Ahead Frank saw at least two dozen ships, a mix of troop transports and destroyers, spread across several miles of sea. “This is Kit Bag Leader,” Billy said over the radio. “We'll take the ones at the end of the line. Good hunting.”
Billy increased the propeller pitch to 2,100 rpms and moved the fuel mixture control from cruising lean to rich to give them maximum power. “Kosloski, watch for bandits out of the sun,” Billy told the top turret gunner, as they headed for the transport that was bringing up the rear of the convoy.
They achieved almost total surprise. The guardian destroyers fired only a few rounds at them as they came in. Far above them, the Japanese air cover waited for the usual high-level attack.
Surfin' Sue
roared toward a black-hulled transport. Its decks were crowded with men. “Hang on!” Billy howled and pressed the button on the twelve fifty-caliber machine guns.
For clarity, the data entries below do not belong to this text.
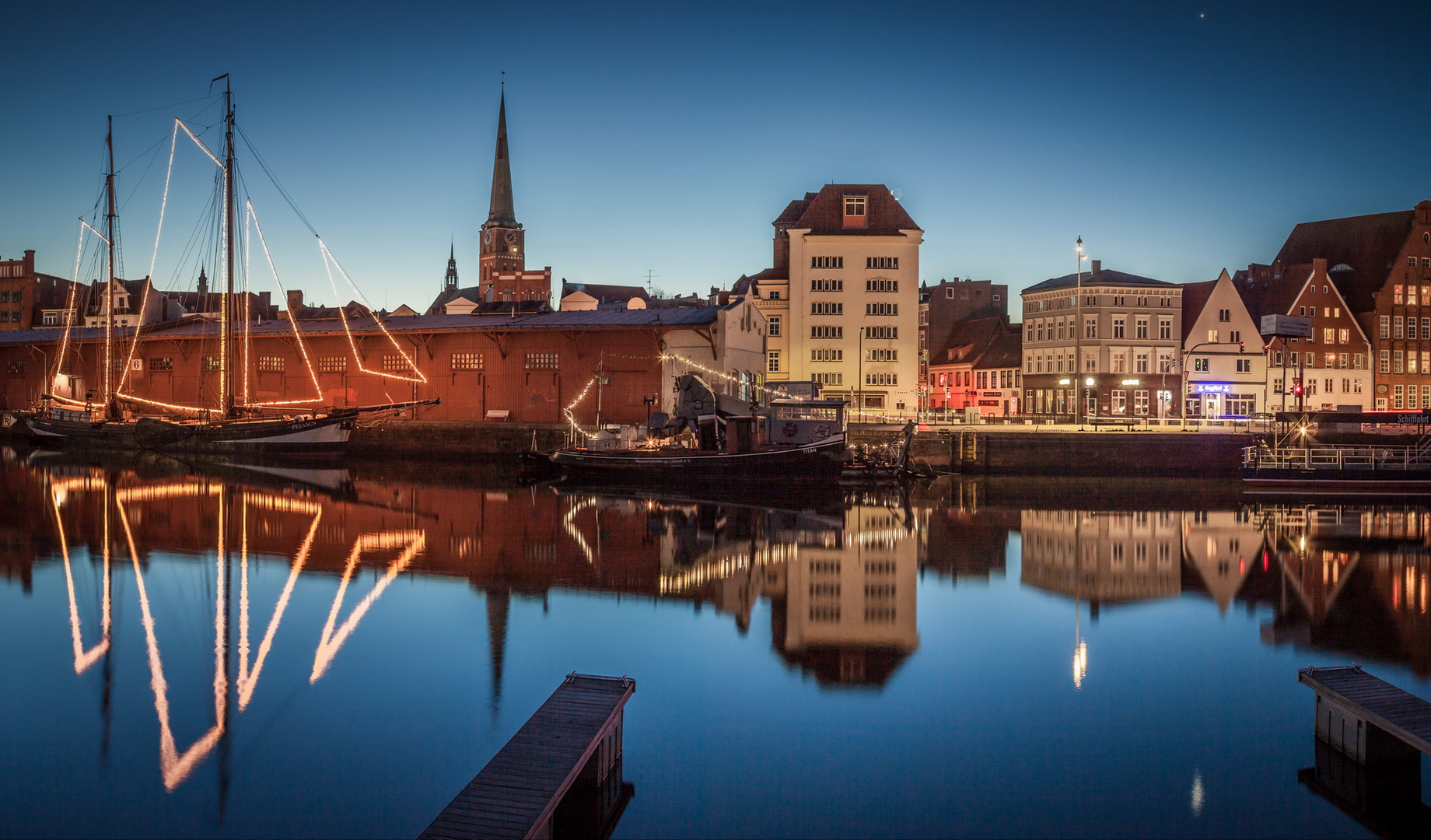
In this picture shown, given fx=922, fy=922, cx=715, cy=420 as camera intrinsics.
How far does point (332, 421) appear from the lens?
41031mm

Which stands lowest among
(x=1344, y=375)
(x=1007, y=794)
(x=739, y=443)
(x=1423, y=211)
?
(x=1007, y=794)

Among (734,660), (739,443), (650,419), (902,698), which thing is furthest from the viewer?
(650,419)

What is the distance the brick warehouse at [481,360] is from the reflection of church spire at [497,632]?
26427 millimetres

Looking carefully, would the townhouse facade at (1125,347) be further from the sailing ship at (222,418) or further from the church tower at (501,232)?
the church tower at (501,232)

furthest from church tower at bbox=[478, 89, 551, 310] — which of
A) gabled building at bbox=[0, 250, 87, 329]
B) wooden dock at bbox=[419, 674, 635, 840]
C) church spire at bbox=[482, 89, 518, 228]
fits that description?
wooden dock at bbox=[419, 674, 635, 840]

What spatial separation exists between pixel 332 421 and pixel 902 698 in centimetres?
3675

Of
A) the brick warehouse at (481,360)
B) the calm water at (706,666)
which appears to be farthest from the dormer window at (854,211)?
the calm water at (706,666)

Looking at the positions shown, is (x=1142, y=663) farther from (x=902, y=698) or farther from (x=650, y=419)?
(x=650, y=419)

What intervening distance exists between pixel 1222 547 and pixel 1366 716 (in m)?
13.8

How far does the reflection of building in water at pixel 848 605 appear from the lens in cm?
1100

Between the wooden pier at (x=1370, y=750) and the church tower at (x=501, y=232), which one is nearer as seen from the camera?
the wooden pier at (x=1370, y=750)

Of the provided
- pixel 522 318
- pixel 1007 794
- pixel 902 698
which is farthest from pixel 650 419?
pixel 1007 794

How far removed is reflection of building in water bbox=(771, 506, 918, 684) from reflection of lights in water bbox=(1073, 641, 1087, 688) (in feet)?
6.33

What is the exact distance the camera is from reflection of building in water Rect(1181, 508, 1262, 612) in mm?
16188
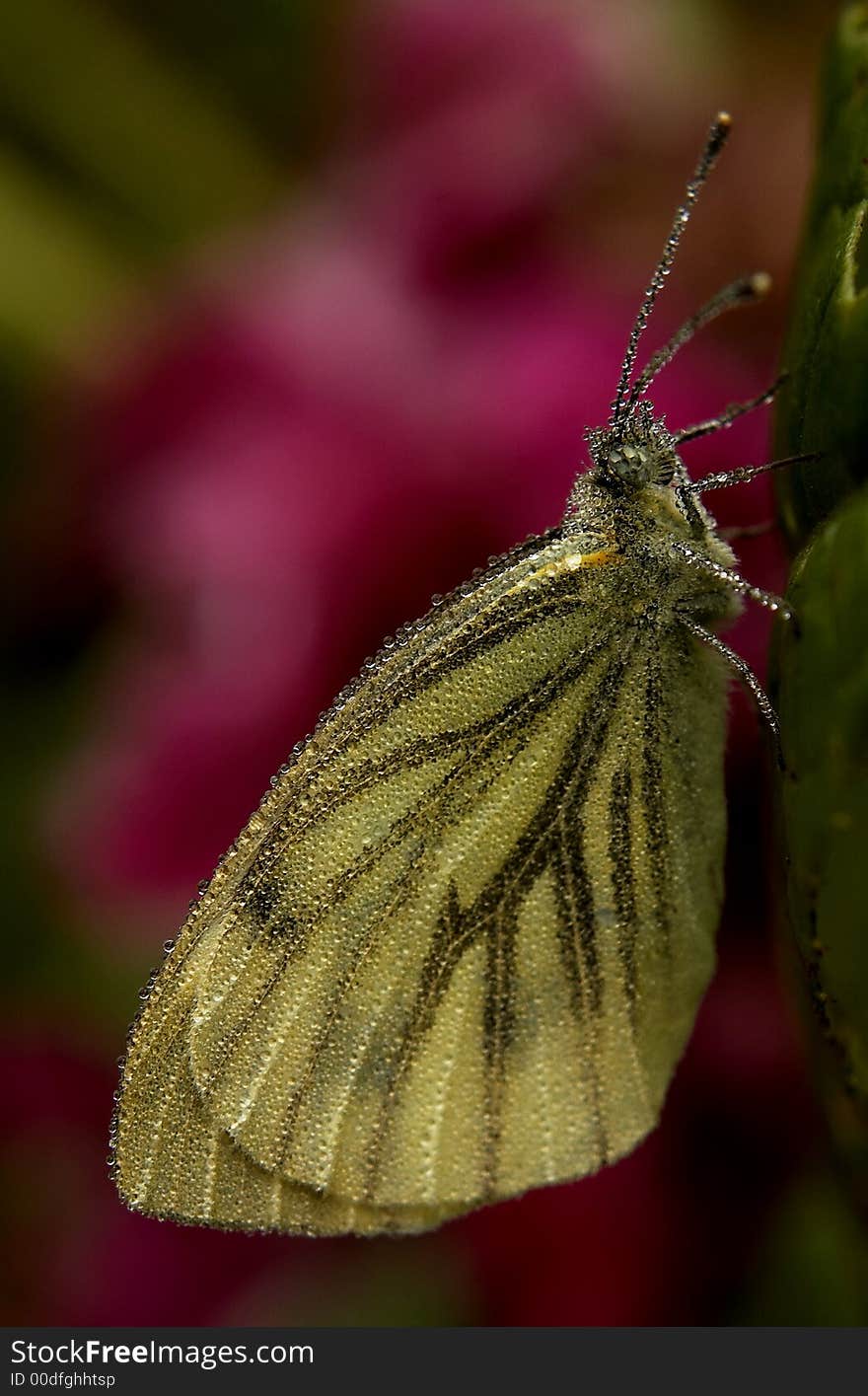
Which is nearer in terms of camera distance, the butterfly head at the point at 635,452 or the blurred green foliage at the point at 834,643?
the blurred green foliage at the point at 834,643

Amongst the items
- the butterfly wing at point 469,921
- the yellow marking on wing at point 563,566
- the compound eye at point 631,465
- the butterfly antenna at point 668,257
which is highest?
the butterfly antenna at point 668,257

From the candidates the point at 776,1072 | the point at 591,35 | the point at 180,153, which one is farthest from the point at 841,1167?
the point at 180,153

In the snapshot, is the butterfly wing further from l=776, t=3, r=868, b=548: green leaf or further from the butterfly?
l=776, t=3, r=868, b=548: green leaf

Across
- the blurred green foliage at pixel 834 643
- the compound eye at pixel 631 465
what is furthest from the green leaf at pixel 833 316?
the compound eye at pixel 631 465

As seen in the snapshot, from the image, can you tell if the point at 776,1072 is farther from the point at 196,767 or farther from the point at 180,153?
the point at 180,153

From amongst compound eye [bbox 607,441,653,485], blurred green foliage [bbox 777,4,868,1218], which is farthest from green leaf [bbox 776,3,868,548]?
compound eye [bbox 607,441,653,485]

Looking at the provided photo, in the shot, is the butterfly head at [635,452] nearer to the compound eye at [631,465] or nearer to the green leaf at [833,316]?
the compound eye at [631,465]
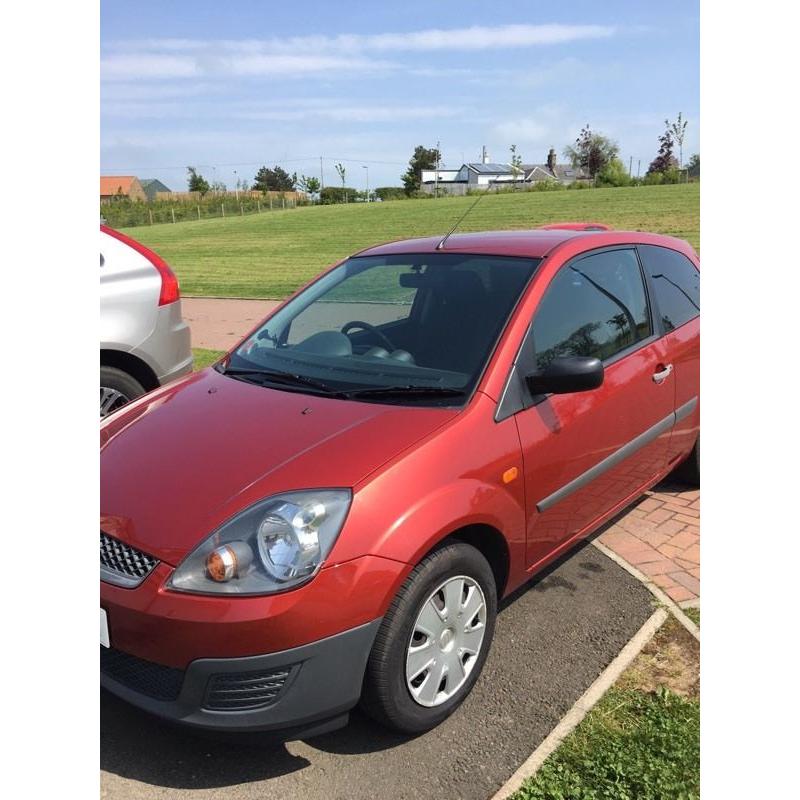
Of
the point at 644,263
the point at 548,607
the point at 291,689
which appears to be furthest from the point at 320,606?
the point at 644,263

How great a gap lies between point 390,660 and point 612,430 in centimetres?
164

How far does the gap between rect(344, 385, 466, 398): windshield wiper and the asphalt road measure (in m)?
1.10

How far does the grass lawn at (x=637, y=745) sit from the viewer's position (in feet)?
8.04

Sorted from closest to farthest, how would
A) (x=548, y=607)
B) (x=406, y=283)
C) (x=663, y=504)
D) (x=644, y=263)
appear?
(x=548, y=607) → (x=406, y=283) → (x=644, y=263) → (x=663, y=504)

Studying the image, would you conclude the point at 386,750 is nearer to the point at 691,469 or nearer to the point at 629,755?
the point at 629,755

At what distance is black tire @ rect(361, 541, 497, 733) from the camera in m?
2.54

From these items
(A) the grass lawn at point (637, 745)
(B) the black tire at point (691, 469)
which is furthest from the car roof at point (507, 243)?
(A) the grass lawn at point (637, 745)

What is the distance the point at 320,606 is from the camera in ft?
7.84

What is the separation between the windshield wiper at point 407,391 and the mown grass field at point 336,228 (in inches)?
472

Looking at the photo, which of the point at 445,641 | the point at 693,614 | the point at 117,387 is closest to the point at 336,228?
the point at 117,387

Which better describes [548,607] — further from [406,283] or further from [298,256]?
[298,256]

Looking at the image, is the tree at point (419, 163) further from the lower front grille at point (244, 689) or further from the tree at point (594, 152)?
the lower front grille at point (244, 689)

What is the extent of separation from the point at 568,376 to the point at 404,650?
121 cm

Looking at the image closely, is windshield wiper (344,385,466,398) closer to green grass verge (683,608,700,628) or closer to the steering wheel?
the steering wheel
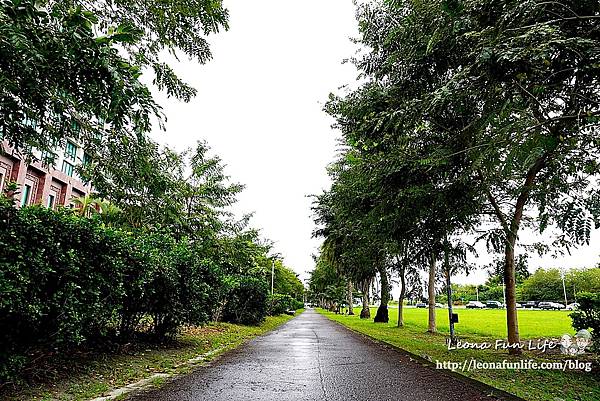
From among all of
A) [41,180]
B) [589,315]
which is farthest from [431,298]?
[41,180]

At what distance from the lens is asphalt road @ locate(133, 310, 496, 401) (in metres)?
5.93

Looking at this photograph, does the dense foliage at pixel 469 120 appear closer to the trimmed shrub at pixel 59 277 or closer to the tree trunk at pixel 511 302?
the tree trunk at pixel 511 302

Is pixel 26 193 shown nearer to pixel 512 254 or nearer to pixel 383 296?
pixel 383 296

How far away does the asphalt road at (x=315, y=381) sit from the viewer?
5934mm

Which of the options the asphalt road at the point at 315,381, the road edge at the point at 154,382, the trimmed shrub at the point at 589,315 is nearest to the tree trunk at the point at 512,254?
the trimmed shrub at the point at 589,315

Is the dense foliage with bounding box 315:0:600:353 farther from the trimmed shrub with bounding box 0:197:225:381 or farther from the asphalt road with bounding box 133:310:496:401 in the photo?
the trimmed shrub with bounding box 0:197:225:381

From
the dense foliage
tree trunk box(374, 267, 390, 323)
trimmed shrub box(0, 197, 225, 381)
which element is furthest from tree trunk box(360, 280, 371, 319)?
trimmed shrub box(0, 197, 225, 381)

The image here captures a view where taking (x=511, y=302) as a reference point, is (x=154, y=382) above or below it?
below

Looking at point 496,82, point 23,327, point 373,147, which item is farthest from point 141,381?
point 496,82

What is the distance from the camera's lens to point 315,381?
23.2 feet

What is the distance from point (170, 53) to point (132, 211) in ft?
14.3

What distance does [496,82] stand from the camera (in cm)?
511

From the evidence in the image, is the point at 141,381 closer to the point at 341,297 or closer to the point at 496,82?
the point at 496,82

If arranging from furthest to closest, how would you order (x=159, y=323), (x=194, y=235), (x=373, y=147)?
(x=194, y=235)
(x=159, y=323)
(x=373, y=147)
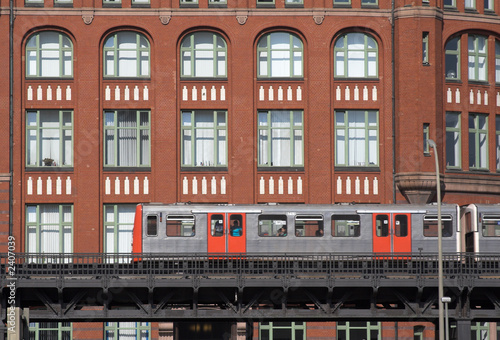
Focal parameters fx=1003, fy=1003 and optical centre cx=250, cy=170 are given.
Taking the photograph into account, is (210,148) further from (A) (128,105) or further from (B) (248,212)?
(B) (248,212)

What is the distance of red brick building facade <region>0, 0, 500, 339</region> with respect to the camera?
55.8 m

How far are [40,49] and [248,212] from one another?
59.8ft

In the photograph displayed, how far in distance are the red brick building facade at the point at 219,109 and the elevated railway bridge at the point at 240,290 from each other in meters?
14.1

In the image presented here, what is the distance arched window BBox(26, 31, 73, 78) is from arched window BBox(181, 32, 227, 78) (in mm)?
6497

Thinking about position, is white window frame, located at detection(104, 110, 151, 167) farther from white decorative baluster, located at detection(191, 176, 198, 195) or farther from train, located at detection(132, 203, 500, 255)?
train, located at detection(132, 203, 500, 255)

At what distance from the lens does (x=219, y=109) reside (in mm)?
56906

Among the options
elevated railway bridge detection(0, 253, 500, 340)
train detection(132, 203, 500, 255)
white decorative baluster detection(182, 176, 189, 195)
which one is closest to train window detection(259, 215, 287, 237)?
train detection(132, 203, 500, 255)

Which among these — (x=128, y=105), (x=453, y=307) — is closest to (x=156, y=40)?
(x=128, y=105)

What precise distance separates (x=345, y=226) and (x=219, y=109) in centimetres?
1370

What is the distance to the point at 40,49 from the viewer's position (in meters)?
56.7

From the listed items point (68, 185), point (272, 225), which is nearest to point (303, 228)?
point (272, 225)

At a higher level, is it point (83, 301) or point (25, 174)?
point (25, 174)

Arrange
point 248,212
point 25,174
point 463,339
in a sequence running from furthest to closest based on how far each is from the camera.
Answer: point 25,174 → point 248,212 → point 463,339

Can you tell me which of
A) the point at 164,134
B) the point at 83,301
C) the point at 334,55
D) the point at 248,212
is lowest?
the point at 83,301
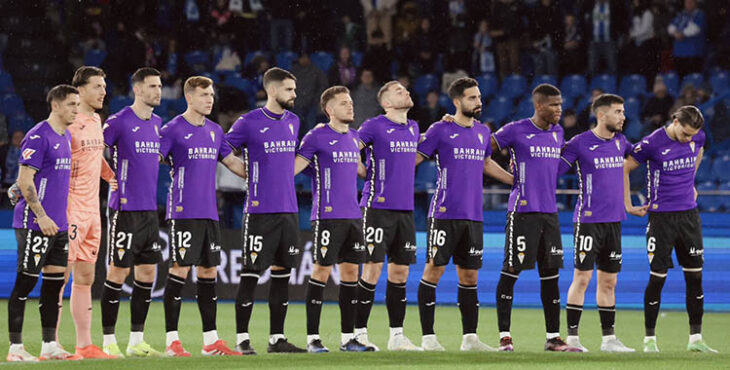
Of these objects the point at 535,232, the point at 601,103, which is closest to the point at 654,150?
the point at 601,103

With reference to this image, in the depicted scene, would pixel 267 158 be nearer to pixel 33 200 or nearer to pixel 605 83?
pixel 33 200

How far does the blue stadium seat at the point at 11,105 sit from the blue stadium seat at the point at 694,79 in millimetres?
12359

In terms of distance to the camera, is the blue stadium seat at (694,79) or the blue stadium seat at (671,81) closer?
the blue stadium seat at (694,79)

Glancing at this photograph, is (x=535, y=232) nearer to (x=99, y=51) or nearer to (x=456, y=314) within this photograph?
(x=456, y=314)

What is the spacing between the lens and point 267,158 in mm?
11516

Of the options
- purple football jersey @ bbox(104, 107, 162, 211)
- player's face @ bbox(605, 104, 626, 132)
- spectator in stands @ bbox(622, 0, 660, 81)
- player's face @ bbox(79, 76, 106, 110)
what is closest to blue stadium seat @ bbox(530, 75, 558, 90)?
spectator in stands @ bbox(622, 0, 660, 81)

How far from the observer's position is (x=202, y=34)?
84.2 feet

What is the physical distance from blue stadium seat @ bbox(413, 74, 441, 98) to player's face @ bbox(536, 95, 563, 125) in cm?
1243

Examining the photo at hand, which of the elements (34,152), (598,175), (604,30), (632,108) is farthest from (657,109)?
(34,152)

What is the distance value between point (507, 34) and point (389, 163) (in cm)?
1313

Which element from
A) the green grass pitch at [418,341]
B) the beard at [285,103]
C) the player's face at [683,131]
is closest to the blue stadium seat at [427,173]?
the green grass pitch at [418,341]

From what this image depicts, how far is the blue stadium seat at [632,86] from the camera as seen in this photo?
23391 mm

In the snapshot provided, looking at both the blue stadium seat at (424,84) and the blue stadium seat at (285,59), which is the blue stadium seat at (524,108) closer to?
the blue stadium seat at (424,84)

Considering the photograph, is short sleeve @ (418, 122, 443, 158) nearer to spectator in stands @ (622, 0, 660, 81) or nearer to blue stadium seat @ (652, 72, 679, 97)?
blue stadium seat @ (652, 72, 679, 97)
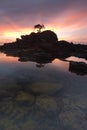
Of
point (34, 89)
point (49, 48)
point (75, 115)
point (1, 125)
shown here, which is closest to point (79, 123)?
point (75, 115)

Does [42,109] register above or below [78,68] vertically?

A stream of fire spewed from
Surfin' Sue's
nose. Each of the twelve guns was firing 750 rounds a minute. That added up to the firepower of a battalion of infantry. The plane shook so violently, Frank would not have been surprised to see one of the engines fall off.
The blast of bullets from Billy's guns and the guns of the other planes in the squadron literally melted the superstructure of the transport before Frank's eyes. Most of the men on the deck never knew what hit them.